M. Guy Bourgeois a évoqué plusieurs pistes de réflexion et tout d'abord la création de lieux permettant à toutes les parties concernées de se connaître et de se rencontrer, à l'instar de ce que permet le PREDIT. Il a aussi insisté sur la nécessité de mieux diffuser les connaissances acquises, citant, à ce propos, l'intérêt d'une diffusion de type « trafic info » par les sociétés d'autoroute tout en garantissant la qualité de l'information émise. Il a enfin estimé que la création de plateformes technologiques, comme celle de Satory, devrait permettre de mettre en oeuvre des projets portés par des partenaires qui, en tout état de cause, seront à terme appelés à y collaborer.

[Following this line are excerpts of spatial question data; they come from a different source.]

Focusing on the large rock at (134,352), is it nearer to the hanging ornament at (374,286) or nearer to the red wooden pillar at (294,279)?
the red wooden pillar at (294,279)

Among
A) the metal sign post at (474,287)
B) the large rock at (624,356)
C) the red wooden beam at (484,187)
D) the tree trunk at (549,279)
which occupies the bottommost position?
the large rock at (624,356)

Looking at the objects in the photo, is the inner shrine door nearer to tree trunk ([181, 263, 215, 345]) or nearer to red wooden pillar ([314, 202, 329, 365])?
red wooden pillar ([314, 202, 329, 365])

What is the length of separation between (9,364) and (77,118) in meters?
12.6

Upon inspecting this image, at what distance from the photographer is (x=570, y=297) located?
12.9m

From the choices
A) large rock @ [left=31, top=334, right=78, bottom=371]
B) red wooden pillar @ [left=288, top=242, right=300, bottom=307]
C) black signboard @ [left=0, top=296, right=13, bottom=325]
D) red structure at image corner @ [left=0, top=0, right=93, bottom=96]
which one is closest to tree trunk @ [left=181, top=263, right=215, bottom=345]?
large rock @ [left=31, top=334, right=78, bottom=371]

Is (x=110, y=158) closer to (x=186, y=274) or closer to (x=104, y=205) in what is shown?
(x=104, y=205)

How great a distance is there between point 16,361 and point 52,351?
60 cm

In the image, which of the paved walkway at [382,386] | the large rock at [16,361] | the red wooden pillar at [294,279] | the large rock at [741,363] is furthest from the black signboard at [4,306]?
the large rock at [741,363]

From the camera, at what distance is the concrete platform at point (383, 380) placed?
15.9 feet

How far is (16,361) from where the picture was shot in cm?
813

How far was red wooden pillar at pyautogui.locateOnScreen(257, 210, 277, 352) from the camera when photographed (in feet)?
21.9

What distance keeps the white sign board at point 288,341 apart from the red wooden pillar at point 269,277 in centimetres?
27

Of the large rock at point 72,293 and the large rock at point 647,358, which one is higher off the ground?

M. Jacques Roudier a présenté des observations sur les évolutions en cours. Après avoir souligné la multiplication des acteurs dans un domaine où chaque Français a son opinion sur la politique de sécurité routière, il a noté que, dans le champ de l'infrastructure routière, le rôle de l'Etat était de plus en plus partagé, notamment avec les collectivités territoriales et les mandataires du service public. Il a enfin évoqué les difficultés juridiques et financières rencontrées par les acteurs privés en matière de recherche sur la sécurité des transports qui s'interrogent sur les risques qu'ils prennent au regard de cette filière et la rémunération attendue.

M. Armel de la Bourdonnaye a, lui aussi, insisté sur la multiplication des acteurs ayant des angles de vue très différents, qui entraînait un changement d'échelle dans la recherche des solutions. Il a précisé, s'agissant de la route intelligente et de la voiture intelligente, que des expérimentations étaient en cours, par exemple, le limitateur de vitesse. Il a enfin insisté sur la nécessité d'intégrer les questions technologiques dans un ensemble social, économique et juridique.